╔══

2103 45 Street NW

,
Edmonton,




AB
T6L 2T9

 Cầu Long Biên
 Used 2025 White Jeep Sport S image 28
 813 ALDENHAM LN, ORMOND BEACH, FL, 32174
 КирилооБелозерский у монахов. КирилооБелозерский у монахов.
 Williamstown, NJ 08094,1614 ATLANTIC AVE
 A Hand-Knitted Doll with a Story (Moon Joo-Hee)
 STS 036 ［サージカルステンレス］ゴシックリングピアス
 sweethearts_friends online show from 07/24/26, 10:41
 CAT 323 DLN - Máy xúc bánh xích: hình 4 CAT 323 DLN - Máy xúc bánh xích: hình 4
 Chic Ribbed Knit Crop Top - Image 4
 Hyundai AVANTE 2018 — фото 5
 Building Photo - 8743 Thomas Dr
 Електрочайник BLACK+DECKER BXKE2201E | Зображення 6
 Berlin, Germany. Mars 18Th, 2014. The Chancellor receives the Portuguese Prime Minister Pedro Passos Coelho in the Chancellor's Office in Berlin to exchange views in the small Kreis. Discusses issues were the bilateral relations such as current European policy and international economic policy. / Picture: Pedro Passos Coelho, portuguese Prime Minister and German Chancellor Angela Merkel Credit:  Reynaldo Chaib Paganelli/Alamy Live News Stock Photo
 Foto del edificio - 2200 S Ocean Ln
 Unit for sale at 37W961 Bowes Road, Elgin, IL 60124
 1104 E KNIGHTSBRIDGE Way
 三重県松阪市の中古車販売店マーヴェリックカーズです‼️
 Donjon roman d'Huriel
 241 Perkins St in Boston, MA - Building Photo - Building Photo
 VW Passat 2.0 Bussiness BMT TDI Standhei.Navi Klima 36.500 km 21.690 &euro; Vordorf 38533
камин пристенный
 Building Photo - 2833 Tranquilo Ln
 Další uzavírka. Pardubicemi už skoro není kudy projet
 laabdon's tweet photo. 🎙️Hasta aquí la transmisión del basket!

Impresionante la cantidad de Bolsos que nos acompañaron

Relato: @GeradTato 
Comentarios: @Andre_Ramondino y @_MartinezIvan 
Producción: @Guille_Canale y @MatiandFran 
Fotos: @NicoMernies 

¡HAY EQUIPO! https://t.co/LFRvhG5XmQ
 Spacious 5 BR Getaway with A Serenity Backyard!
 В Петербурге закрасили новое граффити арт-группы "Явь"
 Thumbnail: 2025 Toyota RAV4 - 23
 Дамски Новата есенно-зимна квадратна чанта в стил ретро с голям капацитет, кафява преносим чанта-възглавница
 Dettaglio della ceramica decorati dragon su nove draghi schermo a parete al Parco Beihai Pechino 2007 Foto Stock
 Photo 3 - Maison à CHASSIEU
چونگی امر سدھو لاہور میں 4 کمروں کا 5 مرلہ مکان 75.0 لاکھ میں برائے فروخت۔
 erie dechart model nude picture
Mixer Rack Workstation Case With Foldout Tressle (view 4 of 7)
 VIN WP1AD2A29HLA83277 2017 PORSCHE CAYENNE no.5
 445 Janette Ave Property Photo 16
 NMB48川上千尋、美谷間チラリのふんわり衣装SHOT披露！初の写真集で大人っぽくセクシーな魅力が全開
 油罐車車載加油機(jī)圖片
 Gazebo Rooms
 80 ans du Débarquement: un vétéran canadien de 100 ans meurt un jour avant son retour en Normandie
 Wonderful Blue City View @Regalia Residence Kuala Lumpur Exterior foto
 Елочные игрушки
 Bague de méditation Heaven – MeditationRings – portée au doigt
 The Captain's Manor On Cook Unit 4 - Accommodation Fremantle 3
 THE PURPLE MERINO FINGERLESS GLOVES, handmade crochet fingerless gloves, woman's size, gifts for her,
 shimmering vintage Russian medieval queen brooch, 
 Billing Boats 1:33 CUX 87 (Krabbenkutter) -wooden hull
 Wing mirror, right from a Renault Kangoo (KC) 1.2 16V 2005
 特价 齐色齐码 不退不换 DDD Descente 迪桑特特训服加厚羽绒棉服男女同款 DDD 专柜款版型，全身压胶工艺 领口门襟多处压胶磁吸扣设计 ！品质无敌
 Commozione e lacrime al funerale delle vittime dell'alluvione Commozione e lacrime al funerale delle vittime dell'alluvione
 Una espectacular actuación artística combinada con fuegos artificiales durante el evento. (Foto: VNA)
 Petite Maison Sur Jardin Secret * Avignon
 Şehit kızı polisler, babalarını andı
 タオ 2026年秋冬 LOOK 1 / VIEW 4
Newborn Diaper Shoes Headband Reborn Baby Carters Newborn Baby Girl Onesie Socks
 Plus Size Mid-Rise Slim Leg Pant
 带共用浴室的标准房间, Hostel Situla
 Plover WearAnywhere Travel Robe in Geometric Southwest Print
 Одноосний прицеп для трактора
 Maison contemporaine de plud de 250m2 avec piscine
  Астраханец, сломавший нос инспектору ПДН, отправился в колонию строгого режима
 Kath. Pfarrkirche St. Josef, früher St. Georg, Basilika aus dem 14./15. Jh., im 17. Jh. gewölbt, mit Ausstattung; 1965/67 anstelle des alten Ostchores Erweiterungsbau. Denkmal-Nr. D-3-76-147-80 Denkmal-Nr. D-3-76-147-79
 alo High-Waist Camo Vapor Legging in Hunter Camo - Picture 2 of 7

╚══

### [REQUIRED WORK]
Starting at the line that has "камин пристенный" and ending at the line that has "Wing mirror, right", please write out the lines above exactly, leaving out all others.

### [ANSWER SPACE]
камин пристенный
 Building Photo - 2833 Tranquilo Ln
 Další uzavírka. Pardubicemi už skoro není kudy projet
 laabdon's tweet photo. 🎙️Hasta aquí la transmisión del basket!

Impresionante la cantidad de Bolsos que nos acompañaron

Relato: @GeradTato 
Comentarios: @Andre_Ramondino y @_MartinezIvan 
Producción: @Guille_Canale y @MatiandFran 
Fotos: @NicoMernies 

¡HAY EQUIPO! https://t.co/LFRvhG5XmQ
 Spacious 5 BR Getaway with A Serenity Backyard!
 В Петербурге закрасили новое граффити арт-группы "Явь"
 Thumbnail: 2025 Toyota RAV4 - 23
 Дамски Новата есенно-зимна квадратна чанта в стил ретро с голям капацитет, кафява преносим чанта-възглавница
 Dettaglio della ceramica decorati dragon su nove draghi schermo a parete al Parco Beihai Pechino 2007 Foto Stock
 Photo 3 - Maison à CHASSIEU
چونگی امر سدھو لاہور میں 4 کمروں کا 5 مرلہ مکان 75.0 لاکھ میں برائے فروخت۔
 erie dechart model nude picture
Mixer Rack Workstation Case With Foldout Tressle (view 4 of 7)
 VIN WP1AD2A29HLA83277 2017 PORSCHE CAYENNE no.5
 445 Janette Ave Property Photo 16
 NMB48川上千尋、美谷間チラリのふんわり衣装SHOT披露！初の写真集で大人っぽくセクシーな魅力が全開
 油罐車車載加油機(jī)圖片
 Gazebo Rooms
 80 ans du Débarquement: un vétéran canadien de 100 ans meurt un jour avant son retour en Normandie
 Wonderful Blue City View @Regalia Residence Kuala Lumpur Exterior foto
 Елочные игрушки
 Bague de méditation Heaven – MeditationRings – portée au doigt
 The Captain's Manor On Cook Unit 4 - Accommodation Fremantle 3
 THE PURPLE MERINO FINGERLESS GLOVES, handmade crochet fingerless gloves, woman's size, gifts for her,
 shimmering vintage Russian medieval queen brooch, 
 Billing Boats 1:33 CUX 87 (Krabbenkutter) -wooden hull
 Wing mirror, right from a Renault Kangoo (KC) 1.2 16V 2005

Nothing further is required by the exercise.